Can you tell us something about how you’ve approached the design of euphoria to encourage people traditionally marginalized online to speak up and feel safe?
Hah, this is a great question, but is also a great way to send me on a bit of a rant, I apologise in advance.
The first static page we had on the site was our statement of values, which was kinda us making it super clear where we stood on things and what our values were. The document was written with significant user input via our “town hall” room. Yes, we had our statement of values up before we had our ToS. Please don’t tell the internet police on me.
And like, I think so much of it comes down to the culture of a place. You can have a gazillion technical tools and a ToS that no one reads, but also taking the time to have the conversations about how you communicate is important, as well as just being really upfront with “hey guys, screaming racial slurs and abuse ain’t gonna fly here.” Though we’re privileged to be doing this from the beginning, right out of the gate, rather than trying to figure out how to manage a community that has already devolved or already has its own (potentially negative) norms.

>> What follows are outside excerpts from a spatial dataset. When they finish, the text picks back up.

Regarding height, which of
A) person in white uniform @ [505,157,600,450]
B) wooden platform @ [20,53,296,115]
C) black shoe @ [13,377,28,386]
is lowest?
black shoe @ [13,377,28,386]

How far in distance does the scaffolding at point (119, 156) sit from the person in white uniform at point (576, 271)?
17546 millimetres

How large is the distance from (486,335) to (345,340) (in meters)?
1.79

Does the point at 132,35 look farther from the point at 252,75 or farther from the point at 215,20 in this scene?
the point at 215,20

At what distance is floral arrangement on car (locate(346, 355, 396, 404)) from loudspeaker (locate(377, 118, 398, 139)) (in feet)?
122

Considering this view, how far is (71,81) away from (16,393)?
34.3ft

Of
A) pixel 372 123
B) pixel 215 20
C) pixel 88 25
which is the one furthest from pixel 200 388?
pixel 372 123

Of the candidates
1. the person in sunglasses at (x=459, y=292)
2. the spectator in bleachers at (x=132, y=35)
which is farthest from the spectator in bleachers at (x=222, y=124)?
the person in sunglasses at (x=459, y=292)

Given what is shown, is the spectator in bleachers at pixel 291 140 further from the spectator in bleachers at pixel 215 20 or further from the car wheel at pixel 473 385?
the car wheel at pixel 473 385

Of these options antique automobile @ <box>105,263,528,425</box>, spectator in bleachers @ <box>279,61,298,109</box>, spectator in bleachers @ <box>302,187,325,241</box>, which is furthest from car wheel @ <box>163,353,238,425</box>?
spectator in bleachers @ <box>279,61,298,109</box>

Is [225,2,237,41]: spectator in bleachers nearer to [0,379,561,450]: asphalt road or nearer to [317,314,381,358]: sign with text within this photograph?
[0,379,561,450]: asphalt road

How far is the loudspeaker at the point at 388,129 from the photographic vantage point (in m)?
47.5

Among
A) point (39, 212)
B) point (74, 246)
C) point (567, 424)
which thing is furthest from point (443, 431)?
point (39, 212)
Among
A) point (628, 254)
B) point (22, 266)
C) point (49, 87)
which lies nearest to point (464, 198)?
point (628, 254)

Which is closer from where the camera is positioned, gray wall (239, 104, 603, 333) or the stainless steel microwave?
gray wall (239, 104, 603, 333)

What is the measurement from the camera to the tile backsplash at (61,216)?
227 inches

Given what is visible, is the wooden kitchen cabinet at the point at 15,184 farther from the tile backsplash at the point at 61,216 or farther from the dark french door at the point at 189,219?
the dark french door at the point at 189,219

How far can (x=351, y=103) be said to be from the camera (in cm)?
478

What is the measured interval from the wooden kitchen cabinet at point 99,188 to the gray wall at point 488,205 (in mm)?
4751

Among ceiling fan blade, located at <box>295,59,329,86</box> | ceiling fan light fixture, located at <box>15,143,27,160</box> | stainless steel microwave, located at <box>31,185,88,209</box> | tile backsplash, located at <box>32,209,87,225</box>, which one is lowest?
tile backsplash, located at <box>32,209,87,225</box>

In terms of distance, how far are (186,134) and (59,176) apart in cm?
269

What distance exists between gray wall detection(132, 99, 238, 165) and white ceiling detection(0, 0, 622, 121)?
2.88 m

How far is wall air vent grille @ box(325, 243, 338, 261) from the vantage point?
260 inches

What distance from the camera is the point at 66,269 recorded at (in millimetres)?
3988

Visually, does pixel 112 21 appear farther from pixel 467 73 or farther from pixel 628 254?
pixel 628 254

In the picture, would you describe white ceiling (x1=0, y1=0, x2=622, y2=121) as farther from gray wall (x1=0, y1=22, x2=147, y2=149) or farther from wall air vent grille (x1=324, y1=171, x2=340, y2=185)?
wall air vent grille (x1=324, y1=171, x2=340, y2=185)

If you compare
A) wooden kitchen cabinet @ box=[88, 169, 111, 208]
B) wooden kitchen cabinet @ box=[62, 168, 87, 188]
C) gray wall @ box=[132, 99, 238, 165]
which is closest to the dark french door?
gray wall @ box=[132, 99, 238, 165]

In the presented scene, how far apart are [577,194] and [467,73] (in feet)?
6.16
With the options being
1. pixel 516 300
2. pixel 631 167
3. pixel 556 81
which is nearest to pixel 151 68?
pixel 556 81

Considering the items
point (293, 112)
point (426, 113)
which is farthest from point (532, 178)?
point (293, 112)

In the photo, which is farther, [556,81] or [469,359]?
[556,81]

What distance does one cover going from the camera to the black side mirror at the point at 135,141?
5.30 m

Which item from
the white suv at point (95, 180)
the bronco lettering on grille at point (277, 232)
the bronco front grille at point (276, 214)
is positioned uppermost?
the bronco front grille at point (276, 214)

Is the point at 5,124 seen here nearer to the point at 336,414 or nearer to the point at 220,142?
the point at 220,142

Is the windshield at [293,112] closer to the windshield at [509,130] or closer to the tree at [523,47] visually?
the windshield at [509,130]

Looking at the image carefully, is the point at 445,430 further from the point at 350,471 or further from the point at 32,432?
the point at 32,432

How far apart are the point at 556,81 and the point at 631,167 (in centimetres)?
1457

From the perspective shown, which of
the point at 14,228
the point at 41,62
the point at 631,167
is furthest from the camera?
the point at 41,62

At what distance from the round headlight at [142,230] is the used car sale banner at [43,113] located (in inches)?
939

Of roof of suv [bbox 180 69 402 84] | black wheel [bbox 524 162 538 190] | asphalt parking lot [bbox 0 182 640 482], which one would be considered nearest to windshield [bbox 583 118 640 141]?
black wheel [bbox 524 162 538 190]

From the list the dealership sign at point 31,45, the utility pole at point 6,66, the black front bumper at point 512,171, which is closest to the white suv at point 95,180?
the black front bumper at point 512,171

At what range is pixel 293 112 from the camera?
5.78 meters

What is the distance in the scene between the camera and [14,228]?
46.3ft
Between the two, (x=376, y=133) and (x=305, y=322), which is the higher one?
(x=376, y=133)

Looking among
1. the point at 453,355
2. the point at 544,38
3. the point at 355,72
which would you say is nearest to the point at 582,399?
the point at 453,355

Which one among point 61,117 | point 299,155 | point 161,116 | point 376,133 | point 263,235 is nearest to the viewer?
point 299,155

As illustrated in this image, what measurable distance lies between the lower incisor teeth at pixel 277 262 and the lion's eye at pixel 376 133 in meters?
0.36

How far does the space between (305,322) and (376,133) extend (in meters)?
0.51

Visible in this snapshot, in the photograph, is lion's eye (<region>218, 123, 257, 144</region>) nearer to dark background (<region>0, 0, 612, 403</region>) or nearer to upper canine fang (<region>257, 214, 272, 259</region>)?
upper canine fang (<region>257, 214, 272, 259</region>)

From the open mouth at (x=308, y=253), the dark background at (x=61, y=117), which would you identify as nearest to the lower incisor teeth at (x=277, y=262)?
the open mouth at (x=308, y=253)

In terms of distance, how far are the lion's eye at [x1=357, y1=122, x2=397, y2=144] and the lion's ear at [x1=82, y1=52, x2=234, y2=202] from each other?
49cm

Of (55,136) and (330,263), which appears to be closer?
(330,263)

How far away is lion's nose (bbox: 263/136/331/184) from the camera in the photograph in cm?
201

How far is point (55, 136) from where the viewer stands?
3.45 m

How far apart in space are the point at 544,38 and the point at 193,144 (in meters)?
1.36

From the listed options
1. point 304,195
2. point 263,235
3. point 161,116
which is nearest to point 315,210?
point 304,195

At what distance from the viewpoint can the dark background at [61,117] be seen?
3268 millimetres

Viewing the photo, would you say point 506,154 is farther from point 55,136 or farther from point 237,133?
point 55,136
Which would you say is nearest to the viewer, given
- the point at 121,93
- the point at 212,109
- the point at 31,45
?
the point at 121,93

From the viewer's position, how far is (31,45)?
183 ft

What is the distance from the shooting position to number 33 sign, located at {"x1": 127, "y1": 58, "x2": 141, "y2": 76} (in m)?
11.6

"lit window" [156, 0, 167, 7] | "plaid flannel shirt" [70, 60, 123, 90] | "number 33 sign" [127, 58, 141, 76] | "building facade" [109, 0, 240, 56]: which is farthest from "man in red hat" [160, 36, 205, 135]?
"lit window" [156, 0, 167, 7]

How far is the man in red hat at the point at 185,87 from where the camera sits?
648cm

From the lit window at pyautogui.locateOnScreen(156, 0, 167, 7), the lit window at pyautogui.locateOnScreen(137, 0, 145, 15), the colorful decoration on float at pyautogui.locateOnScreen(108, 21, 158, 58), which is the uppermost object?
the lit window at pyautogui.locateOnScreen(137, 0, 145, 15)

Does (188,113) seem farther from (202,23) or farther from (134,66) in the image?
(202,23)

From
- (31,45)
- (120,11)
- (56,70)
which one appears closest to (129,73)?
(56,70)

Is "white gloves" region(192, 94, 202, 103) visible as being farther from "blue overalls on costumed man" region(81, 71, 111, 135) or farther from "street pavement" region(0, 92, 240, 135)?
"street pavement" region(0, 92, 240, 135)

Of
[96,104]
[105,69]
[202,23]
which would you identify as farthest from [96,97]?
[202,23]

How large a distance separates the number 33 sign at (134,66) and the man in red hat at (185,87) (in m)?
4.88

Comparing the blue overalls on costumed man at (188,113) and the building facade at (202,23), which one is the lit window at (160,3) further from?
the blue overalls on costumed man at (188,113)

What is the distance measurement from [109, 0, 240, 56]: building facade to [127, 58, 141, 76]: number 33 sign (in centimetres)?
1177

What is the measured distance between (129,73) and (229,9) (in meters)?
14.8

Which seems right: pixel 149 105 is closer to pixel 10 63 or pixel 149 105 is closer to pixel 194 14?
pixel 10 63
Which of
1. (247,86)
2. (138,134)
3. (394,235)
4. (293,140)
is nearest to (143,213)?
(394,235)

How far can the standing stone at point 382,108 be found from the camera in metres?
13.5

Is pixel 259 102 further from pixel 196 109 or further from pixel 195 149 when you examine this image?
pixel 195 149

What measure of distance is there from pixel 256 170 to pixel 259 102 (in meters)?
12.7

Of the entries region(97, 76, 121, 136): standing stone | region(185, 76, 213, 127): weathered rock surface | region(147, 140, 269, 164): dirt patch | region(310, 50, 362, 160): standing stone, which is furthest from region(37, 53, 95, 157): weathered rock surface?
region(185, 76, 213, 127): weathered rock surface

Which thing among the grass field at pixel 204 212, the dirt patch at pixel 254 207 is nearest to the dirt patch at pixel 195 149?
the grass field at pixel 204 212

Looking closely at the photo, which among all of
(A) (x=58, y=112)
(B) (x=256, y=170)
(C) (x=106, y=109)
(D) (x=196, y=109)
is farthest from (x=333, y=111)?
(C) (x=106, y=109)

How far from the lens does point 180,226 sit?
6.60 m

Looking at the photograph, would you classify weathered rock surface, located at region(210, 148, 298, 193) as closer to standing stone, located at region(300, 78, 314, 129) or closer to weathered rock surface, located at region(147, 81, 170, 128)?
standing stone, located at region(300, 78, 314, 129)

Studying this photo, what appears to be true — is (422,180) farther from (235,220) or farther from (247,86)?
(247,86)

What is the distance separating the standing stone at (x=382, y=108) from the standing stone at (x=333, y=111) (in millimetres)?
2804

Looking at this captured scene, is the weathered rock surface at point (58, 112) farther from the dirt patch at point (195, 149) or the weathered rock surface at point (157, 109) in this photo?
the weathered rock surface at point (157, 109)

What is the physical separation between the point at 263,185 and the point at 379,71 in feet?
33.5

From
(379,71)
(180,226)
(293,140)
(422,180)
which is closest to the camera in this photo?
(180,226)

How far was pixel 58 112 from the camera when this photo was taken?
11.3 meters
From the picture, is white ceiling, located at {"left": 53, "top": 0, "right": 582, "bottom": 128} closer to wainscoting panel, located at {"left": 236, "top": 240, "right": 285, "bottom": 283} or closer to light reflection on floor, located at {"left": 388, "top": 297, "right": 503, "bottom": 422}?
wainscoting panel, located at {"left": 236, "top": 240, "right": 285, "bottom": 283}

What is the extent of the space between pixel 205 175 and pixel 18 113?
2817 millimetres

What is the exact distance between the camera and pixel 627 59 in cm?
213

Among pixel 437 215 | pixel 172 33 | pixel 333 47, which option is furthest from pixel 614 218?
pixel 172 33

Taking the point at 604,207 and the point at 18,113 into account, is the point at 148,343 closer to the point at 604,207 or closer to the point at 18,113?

Community based live chat is interesting, because it has a lot of overlap with other online speech/communication, such as twitter, reddit, various comment sections, and of course is similar to Slack, which a lot of folks are familiar with because they use it for work. Community based chat can also have a lot of the pitfalls that all of these platforms do, all happening in real time. Intense, yeah?
But it also makes it far easier to get users to view you, to view the site staff, as real human beings. Assuming of course that you have site staff that interact with users, which we do. They know I have too many cats, that I love tea. A lot of them probably know that my mum is sick.
Why has it mattered? Because when I’m like, “hey yall lets talk about trying to be open and friendly to newcomers, and think about how women and minorities have often felt they are left out of the conversation online”, they’re willing to listen and engage in those discussions. Because I’m a real person and hey that all seems reasonable, lets maybe have real convos instead of devolving into twitch chat or youtube comments. I’m not an algorithm to folks, or some faceless admin somewhere off in the sky. Like, humans tend to respect human-enforced norms, and enjoy manipulating computer-enforced ones.
And so then those folks who have had those conversations with us go on and make their own communities on our site, and they carry that with them and those ideas propagate through the system, because they’re seen as leaders by their peers, or because they feel empowered to speak up in a positive way, because they know we have their back.
Like… yeah there’s all sorts of technical stuff one can do (and that we are doing), but at the core, for us, its a people thing. Stuff like lack of real-name policy is important to us. Especially for our LGBT community, having that anonymity has been really important and freeing for folks. Low barrier to entry is another thing that is important to us. IRC chat has long been used by internet trolls and outright hate groups to help them organize. What happens when we make IRC less esoteric, more modern, and more safe? What a cool organizing tool that could be for activist groups and folks in general.